Saleta: problem przeszczepów może dotknąć każdego
"Nigdy nie myślałem, że problem przeszczepów może mnie dotknąć. Dotknął mnie poprzez dziecko" - powiedział znany kickbokser Przemysław Saleta, który postanowił wesprzeć działania transplantologów chcących odzyskać zaufanie społeczeństwa i sprawić, by liczba dawców wzrosła. Córka Salety, Nikola, jest potencjalnym biorcą narządu - czeka na nową nerkę.
16.05.2007 | aktual.: 16.05.2007 17:59
Saleta uważa, że warto zostać dawcą narządu, gdyż można w ten sposób uratować życie innemu człowiekowi. Wychodzę z założenia, że jeśli po mojej śmierci moje narządy mogą komuś pomóc, to ja już za życia mogę się z tego cieszyć - powiedział Saleta, który wziął udział w debacie na temat transplantologii, zorganizowanej w Warszawie.
Tematem debaty były też kryteria kolejności, w jakiej pacjenci w polskich szpitalach otrzymują nowe narządy. Liczba dawców narządów spada m.in. dlatego, że wielu Polaków sądzi, iż lekarze przy okazji transplantacji załatwiają własne nieuczciwe interesy, np. organizują wybranym biorcom szybszy przeszczep - oceniają lekarze.
O tym, że szybszego przeszczepu dla "wybrańca" lekarz nie może załatwić w sposób nieuczciwy, przekonywał krajowy konsultant ds. transplantologii, prof. Wojciech Rowiński.
Po pierwsze, decyzja o tym, że biorca otrzyma w określonym momencie nowy narząd, nie jest podejmowana przez jednego lekarza, lecz przez wieloosobowy zespół specjalistów, którzy wzajemnie się kontrolują. Po drugie, decyzja o przyporządkowaniu dawcy danemu biorcy musi zapaść na podstawie ściśle określonych kryteriów medycznych - tłumaczył Rowiński.
Jak wyjaśnił, kryteria te to m.in. zgodność antygenów tkankowych między dawcą a biorcą (organizm biorcy musi potraktować tkanki dawcy jak swoje i nie odrzucić przeszczepu) i ta sama grupa krwi u dawcy i biorcy. Poza tym biorca tuż przed przeszczepem nie może mieć infekcji, np. grypy.
Jednym z kryteriów jest także czas niedokrwienia narządu, który ma być przeszczepiony. Po pobraniu narządu od dawcy może on być przechowywany poza ludzkim organizmem tylko przez jakiś czas - serce przez maksimum 5 godzin, wątroba przez 8-12 godz., nerki przez 20-30 godz.
Biorcy nie mogą być poddawani przeszczepom na podstawie "numerycznej" listy kolejności, sporządzonej na podstawie terminu zgłoszenia się biorcy jako potrzebującego - tłumaczono podczas debaty.
Mówiono też - po raz kolejny w ciągu ostatnich miesięcy - o znacznym spadku liczby dawców narządów w Polsce. To dramat. Jest niedobór dawców serc, wątrób, nerek - oceniła dyrektor Instytutu Transplantologii Akademii Medycznej w Warszawie, prof. Magdalena Durlik.

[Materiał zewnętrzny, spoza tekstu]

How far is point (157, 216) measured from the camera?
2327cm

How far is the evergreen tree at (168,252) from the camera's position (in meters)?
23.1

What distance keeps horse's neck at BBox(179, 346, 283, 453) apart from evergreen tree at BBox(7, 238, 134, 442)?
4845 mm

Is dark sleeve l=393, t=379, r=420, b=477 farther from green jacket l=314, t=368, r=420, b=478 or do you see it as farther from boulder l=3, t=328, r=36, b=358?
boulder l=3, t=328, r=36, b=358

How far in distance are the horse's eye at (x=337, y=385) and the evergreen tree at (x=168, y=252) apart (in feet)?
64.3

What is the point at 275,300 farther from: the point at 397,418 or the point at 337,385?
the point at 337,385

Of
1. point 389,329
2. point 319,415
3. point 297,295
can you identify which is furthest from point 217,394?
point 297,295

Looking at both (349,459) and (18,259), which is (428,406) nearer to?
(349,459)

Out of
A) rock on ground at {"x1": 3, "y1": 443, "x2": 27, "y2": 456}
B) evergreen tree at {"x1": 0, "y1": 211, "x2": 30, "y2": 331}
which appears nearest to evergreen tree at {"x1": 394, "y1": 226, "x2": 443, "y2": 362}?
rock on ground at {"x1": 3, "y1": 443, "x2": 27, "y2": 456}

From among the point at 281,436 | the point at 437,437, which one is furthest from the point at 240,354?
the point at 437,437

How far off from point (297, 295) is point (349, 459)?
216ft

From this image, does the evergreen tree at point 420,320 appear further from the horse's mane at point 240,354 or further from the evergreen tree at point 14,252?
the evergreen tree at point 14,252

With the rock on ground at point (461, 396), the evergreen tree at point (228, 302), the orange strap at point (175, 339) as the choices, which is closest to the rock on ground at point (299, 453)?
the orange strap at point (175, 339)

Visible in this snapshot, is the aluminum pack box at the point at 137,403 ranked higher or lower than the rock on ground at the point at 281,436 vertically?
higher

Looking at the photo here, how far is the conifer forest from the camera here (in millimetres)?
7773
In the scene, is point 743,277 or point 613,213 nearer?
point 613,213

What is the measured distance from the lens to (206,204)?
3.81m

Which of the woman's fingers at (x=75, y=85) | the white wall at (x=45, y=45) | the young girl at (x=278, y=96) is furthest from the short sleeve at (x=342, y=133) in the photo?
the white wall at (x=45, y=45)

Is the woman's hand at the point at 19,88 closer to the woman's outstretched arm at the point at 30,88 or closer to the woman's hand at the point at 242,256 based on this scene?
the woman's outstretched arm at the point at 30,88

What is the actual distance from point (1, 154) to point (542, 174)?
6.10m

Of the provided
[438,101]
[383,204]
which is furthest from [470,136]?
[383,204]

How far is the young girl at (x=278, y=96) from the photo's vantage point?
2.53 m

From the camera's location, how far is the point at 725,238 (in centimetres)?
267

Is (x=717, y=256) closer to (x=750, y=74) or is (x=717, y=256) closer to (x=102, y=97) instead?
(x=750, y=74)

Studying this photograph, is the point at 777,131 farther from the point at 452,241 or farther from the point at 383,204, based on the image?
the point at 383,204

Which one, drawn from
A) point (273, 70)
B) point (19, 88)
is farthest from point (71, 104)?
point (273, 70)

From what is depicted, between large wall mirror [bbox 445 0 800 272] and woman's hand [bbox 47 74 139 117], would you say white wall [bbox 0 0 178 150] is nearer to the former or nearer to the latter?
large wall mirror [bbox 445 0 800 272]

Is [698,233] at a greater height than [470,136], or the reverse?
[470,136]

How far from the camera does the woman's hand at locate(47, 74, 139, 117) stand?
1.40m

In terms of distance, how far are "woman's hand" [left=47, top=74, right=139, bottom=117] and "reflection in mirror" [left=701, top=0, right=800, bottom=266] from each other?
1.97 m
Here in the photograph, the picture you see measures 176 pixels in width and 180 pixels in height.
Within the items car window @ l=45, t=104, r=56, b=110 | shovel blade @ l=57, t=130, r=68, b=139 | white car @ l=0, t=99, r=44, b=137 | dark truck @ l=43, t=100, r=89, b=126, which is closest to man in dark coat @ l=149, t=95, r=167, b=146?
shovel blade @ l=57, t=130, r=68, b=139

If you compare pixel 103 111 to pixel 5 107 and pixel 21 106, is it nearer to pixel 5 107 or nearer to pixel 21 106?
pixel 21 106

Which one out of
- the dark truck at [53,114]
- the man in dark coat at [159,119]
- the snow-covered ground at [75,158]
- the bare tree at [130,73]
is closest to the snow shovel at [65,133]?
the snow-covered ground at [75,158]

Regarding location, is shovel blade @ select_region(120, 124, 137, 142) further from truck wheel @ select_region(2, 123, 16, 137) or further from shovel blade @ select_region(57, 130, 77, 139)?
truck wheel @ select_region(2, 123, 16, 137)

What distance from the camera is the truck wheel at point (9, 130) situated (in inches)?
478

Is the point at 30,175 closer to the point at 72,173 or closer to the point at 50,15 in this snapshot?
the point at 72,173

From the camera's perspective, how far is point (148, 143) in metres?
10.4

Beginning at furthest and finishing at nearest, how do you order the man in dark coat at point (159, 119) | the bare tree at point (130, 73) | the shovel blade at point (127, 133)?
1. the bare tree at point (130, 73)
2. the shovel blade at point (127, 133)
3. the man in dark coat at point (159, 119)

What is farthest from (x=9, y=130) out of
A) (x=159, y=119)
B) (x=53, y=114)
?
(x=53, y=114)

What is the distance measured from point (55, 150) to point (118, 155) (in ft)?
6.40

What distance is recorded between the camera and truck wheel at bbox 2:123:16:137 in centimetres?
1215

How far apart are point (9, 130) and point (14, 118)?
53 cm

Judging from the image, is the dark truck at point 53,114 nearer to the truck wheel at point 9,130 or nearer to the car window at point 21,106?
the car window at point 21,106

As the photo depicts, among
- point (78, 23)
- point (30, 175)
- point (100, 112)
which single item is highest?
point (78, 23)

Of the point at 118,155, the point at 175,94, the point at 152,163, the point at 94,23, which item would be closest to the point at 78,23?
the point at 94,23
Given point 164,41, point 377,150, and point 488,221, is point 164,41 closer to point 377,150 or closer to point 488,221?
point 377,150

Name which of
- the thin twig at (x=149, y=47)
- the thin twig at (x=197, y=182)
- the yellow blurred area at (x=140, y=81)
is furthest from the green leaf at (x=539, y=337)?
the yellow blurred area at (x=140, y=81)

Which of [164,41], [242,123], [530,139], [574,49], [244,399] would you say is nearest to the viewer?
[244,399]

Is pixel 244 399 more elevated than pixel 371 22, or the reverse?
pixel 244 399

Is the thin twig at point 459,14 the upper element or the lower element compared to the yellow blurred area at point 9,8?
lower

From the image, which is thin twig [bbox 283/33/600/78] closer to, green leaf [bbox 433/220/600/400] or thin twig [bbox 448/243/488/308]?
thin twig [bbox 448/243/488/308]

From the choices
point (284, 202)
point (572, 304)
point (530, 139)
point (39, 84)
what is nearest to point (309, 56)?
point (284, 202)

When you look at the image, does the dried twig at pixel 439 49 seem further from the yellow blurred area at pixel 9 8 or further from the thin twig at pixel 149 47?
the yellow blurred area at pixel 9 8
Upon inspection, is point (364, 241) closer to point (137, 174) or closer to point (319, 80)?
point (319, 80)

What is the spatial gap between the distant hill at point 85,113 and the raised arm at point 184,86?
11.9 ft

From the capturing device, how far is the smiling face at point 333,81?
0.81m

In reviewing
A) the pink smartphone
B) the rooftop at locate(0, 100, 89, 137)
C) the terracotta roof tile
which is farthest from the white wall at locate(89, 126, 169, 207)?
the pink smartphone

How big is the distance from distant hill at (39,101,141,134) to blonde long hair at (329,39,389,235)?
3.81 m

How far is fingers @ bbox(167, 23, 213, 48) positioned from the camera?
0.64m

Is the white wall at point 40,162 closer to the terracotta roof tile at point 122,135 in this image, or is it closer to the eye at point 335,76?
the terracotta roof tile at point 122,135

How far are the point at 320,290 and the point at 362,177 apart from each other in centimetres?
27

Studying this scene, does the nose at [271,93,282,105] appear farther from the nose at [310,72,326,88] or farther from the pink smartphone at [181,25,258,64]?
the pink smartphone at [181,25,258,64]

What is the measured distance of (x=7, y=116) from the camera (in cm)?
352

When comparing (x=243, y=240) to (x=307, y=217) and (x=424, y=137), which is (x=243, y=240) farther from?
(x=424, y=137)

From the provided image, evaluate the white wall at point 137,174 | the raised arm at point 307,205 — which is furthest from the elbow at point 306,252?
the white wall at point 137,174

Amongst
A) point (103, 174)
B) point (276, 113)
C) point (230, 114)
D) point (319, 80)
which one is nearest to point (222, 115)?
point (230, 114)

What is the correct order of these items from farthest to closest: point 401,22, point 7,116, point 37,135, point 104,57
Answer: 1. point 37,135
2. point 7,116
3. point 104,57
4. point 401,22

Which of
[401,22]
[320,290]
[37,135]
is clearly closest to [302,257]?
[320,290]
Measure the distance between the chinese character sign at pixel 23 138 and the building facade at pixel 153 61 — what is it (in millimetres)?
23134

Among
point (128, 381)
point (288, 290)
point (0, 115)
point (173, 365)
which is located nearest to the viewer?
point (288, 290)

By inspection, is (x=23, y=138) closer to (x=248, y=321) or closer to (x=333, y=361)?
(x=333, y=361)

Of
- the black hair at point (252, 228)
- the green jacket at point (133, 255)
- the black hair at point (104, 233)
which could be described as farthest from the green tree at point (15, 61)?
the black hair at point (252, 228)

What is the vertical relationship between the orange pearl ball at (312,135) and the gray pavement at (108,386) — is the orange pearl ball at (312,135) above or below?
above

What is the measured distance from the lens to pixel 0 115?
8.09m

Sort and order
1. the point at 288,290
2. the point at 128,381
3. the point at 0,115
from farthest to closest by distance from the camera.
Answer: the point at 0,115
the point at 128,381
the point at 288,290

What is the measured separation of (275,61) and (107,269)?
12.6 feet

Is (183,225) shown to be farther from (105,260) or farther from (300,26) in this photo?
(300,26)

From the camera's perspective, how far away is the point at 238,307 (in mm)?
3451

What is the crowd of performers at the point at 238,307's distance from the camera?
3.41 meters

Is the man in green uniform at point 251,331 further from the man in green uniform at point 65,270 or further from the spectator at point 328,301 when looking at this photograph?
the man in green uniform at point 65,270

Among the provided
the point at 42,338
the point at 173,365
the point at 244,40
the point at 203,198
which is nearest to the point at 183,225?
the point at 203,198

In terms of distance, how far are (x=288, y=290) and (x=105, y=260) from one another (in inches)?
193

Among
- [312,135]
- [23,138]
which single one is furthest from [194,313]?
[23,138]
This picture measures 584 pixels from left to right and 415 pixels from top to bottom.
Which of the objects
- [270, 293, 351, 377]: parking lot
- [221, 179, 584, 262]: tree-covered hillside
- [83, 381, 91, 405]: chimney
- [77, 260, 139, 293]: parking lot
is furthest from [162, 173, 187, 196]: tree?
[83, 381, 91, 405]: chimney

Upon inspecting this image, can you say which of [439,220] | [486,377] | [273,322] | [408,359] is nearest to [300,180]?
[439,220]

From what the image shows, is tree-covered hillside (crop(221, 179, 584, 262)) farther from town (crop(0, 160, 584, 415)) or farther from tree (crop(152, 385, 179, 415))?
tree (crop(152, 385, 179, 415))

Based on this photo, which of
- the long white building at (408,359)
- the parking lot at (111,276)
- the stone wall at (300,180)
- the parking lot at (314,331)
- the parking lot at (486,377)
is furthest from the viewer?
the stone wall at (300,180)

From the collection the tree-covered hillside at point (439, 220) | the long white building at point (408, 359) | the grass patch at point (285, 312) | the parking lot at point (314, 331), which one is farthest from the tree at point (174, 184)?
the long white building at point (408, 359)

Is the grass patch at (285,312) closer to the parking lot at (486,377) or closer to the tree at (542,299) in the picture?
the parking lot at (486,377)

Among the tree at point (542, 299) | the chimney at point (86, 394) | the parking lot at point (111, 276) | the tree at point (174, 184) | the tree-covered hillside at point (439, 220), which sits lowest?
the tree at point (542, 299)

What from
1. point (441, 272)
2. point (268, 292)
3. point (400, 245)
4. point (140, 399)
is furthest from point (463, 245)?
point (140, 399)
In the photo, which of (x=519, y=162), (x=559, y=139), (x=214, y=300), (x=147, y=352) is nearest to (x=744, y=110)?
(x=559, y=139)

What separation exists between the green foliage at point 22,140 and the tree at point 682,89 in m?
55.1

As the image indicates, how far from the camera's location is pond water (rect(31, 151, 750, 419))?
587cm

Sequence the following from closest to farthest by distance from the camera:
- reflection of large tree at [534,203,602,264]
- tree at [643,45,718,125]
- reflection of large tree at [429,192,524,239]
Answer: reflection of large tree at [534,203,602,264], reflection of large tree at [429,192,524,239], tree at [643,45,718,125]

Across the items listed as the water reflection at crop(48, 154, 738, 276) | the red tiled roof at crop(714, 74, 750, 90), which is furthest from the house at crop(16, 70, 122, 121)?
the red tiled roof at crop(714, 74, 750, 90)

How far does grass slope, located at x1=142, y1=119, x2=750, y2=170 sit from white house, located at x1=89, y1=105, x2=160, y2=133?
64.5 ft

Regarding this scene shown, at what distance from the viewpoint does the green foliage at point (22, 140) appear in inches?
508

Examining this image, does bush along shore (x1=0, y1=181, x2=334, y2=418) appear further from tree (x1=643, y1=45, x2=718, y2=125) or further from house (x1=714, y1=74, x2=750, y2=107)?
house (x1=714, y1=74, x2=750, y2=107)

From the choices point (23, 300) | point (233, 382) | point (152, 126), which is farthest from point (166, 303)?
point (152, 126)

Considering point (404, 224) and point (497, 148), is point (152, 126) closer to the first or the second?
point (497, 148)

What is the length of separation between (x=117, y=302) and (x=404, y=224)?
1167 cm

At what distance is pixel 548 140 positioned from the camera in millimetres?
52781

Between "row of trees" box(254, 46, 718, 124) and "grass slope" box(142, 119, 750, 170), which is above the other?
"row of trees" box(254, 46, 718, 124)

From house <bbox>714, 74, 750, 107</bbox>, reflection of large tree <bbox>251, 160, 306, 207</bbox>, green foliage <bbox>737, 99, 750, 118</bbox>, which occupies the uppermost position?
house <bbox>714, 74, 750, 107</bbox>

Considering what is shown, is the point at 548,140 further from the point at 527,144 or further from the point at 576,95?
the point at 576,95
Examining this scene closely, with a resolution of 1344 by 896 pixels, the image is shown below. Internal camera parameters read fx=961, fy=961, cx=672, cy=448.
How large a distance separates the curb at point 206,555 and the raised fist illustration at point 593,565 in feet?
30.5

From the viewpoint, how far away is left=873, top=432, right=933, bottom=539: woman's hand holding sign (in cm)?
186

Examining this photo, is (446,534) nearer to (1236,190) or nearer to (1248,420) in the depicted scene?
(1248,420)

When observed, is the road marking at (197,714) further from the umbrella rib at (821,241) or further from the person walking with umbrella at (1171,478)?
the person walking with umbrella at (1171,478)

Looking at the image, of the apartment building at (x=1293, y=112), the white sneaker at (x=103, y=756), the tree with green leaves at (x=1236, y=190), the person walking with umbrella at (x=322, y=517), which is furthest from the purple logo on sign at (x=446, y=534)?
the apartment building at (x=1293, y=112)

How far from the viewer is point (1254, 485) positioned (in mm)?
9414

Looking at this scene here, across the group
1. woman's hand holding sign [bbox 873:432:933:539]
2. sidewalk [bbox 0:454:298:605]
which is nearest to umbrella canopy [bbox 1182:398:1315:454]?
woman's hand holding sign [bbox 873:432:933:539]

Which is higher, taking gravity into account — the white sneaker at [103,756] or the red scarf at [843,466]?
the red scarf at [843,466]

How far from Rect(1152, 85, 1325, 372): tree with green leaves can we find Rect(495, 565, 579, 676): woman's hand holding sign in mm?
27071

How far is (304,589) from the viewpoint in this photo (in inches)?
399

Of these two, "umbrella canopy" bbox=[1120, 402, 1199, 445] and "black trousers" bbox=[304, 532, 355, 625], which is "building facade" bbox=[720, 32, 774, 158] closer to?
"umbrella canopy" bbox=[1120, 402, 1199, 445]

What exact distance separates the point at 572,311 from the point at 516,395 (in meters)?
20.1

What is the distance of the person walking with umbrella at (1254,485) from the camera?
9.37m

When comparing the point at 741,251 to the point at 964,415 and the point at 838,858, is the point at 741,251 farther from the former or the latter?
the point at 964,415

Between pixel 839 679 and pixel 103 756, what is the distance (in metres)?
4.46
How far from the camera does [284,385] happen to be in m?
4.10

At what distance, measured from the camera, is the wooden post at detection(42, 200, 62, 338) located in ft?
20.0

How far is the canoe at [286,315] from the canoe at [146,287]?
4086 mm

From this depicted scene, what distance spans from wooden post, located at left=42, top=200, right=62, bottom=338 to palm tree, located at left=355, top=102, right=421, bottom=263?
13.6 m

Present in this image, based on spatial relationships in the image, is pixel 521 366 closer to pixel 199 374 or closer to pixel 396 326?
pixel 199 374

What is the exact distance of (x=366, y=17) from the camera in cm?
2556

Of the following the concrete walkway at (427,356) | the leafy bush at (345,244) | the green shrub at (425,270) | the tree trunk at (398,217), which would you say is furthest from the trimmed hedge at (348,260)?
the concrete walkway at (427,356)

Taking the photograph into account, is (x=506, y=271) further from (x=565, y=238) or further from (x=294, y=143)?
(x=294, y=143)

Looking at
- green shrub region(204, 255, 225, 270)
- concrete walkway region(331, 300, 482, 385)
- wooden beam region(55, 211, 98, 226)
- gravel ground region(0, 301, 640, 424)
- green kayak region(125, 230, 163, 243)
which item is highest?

Główne przyczyny spadku zaufania do transplantologów to afery dotyczące tego środowiska. W ostatnich miesiącach media informowały o kilku takich aferach.
W lutym w spektakularny sposób zatrzymany został ordynator kardiochirurgii szpitala MSWiA Mirosław G. Postawiono mu około 40 zarzutów dotyczących m.in. korupcji. Z kolei w marcu głośna była sprawa oskarżeń wobec krajowego konsultanta ds. hematologii, prof. Wiesława Jędrzejczaka. "Dziennik" zarzucił mu eksperymenty na pacjentach. Jędrzejczak wyjaśnił, że zastosował nową, ale sprawdzoną już w ośrodkach w USA metodę leczenia.
Podczas debaty lekarze podkreślali, że hodowla narządów - o której tak głośno w mediach - to kwestia przyszłości. Nim będzie stosowana na szeroką skalę, minie wiele lat. Dlatego to nadal przeszczepy są główną nadzieją dla osób z ciężką niewydolnością narządami.